Text segment:
But the fact that love can be experienced through sex associates them in people's minds. To "make love" is in fact a meaningful expression. And so with words like soul or spirit, people associate them with a symbolic context, such as heaven, angels, afterlife, and so forth. At the core of this is a legitimate experience, even if in their minds they are unable to understanding them beyond the context of the symbol.
This is why someone, say a Christian who uses a certain mythological framework, experiences the spiritual, they will associate it it with those beliefs. They validate the belief, and the belief provides a context for which they have their experience. They are fused together for them. In time, with a certain maturity, they can understanding spirituality found in many contexts, and the contexts are ultimately incidental to understanding the nature of the spiritual itself.
A young person views sex with their mate as love. And if the partner does not reciprocate for whatever reason, the immature response is "Don't you love me?". Or in the case of feeling spiritually disconnected, "Where are you God?! What have I done wrong?" In time, as we grow we become aware that love is expressed and known in many ways, and love as a word takes on far greater depth and significance. The same with "spiritual", where to the novice it means a shiny crystal or various religious artifacts. But there is a depth of understanding that loosens the associations like this. And so "the afterlife" really doesn't do all too much to speak about what is spiritual.
I really don't believe simply defining a word like love or spirit is anything that can be reasoned. It has to be experienced, and then its simply a matter of plumbing its depths and not being married to defining it at all. Poetry is a far better language to use, and dictionaries are quite poor substitutes for poetry!
That's because you have a different perspective. They don't have your context, and are seeing through the filters of their biology and culture and maturity. Again, the word isn't at fault. The stage of development is.
One of the things a therapist may do to show someone that love is not dependent on another is to have them think of that person and experience the love associated with them. Then they have them focus on the love itself, and remove the person from it. Once the associated person is removed, and they are still experiencing love, they become aware that love is something they already have independently from the trigger that evokes that for them. That is maturity opening up. That is expanding ones understanding of what love is. And so it goes....
Again, my whole issue is when someone says spirituality is a meaningless word because some people fuse it with things like crystal pyramids and channeling Chief Great Elk from the spirit realms. And whatnot.

Data shown:
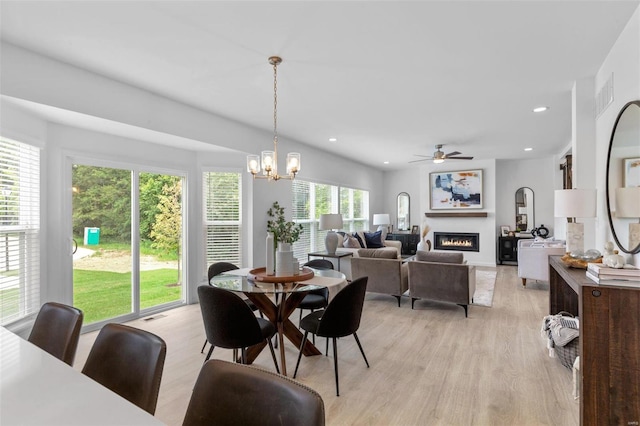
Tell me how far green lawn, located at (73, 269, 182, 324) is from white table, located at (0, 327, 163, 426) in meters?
3.04

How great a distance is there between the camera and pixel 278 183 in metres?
5.60

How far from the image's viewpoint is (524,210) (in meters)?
8.28

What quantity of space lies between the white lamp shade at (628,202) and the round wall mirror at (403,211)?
769 centimetres

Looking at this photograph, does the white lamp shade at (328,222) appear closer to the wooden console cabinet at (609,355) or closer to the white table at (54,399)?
the wooden console cabinet at (609,355)

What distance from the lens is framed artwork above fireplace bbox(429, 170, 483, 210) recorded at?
8.33 meters

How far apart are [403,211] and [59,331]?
31.1 ft

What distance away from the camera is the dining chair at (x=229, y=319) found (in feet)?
7.69

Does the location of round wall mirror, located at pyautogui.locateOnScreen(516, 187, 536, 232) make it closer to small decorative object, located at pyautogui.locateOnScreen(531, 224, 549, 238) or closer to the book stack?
small decorative object, located at pyautogui.locateOnScreen(531, 224, 549, 238)

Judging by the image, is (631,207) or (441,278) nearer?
(631,207)

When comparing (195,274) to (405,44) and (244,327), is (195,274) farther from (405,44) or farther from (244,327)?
(405,44)

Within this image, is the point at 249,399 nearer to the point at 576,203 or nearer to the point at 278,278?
the point at 278,278

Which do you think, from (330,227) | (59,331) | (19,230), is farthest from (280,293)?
(330,227)

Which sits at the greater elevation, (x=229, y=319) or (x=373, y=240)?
(x=373, y=240)

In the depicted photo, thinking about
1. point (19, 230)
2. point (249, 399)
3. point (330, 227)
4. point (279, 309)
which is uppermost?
point (19, 230)
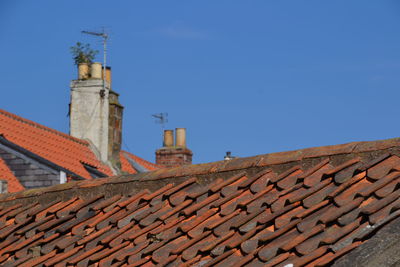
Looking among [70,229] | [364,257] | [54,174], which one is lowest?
[364,257]

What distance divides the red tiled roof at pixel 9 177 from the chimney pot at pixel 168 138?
29.2 ft

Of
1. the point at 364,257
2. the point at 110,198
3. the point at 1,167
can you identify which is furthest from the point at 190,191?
the point at 1,167

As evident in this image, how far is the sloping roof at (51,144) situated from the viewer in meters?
24.5

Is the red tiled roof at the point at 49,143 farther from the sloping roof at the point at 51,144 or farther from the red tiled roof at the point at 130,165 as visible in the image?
the red tiled roof at the point at 130,165

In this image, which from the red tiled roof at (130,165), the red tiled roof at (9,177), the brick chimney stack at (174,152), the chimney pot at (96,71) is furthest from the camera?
the brick chimney stack at (174,152)

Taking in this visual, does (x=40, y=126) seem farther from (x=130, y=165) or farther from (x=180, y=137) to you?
(x=180, y=137)

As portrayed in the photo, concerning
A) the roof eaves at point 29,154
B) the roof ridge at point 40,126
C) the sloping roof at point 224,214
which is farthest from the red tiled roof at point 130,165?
the sloping roof at point 224,214

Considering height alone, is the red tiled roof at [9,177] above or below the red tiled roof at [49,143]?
below

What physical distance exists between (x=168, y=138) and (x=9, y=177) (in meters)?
9.56

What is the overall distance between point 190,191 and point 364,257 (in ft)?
9.32

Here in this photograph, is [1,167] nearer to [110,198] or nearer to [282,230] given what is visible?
[110,198]

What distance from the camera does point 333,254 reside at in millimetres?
5215

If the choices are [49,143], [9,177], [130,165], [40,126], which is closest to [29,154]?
[9,177]

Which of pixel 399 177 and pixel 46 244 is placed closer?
pixel 399 177
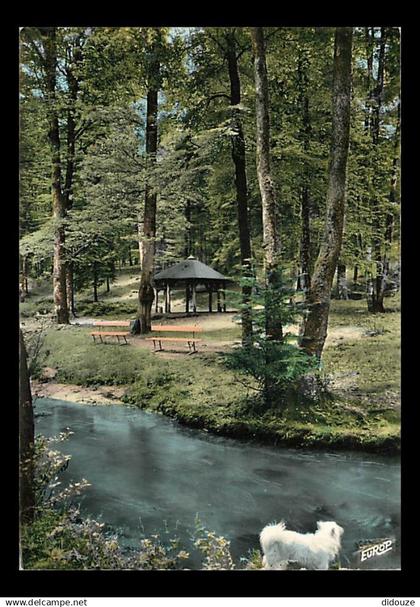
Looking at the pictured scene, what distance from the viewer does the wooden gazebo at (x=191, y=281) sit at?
328 cm

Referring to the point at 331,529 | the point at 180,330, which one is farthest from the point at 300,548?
the point at 180,330

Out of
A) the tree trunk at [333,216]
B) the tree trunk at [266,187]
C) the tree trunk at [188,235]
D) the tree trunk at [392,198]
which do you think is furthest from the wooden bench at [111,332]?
the tree trunk at [392,198]

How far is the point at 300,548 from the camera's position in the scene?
2.59 m

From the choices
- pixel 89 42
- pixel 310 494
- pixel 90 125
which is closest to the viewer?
pixel 310 494

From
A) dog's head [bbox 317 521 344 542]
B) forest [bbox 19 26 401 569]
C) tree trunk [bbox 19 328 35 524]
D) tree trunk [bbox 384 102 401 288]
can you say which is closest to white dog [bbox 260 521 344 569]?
dog's head [bbox 317 521 344 542]

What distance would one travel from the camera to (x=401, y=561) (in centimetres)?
275

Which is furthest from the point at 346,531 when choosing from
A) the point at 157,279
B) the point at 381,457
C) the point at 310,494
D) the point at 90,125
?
the point at 90,125

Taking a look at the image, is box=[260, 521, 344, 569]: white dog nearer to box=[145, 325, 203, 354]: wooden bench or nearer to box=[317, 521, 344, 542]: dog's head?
box=[317, 521, 344, 542]: dog's head

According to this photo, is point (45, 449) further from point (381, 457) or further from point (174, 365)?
point (381, 457)

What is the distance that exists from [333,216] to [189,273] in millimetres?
1108

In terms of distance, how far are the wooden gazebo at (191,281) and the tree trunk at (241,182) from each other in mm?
184

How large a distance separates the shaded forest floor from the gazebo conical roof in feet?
0.55

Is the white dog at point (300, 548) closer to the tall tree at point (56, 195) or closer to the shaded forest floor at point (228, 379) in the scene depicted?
the shaded forest floor at point (228, 379)
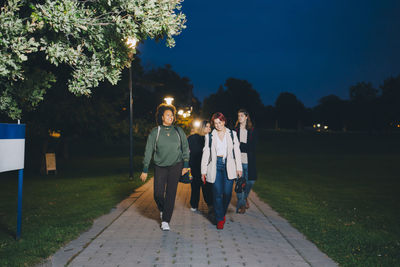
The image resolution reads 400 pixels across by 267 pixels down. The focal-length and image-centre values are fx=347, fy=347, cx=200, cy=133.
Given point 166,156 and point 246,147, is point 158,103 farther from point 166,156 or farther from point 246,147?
→ point 166,156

Action item A: List the symbolic contexts that the text on love and spirituality names as ones people associate with words like soul or spirit.
Action item B: Summarize the text on love and spirituality in two sentences.

Response box A: heaven, angels, afterlife

Response box B: The text argues that people fuse words like love and spirit with the contexts through which they experience them, such as sex or a religious framework, and that with maturity they come to see those contexts as incidental. It holds that such words must be experienced rather than reasoned into a definition, and that the fault lies with a person's stage of development, not with the word.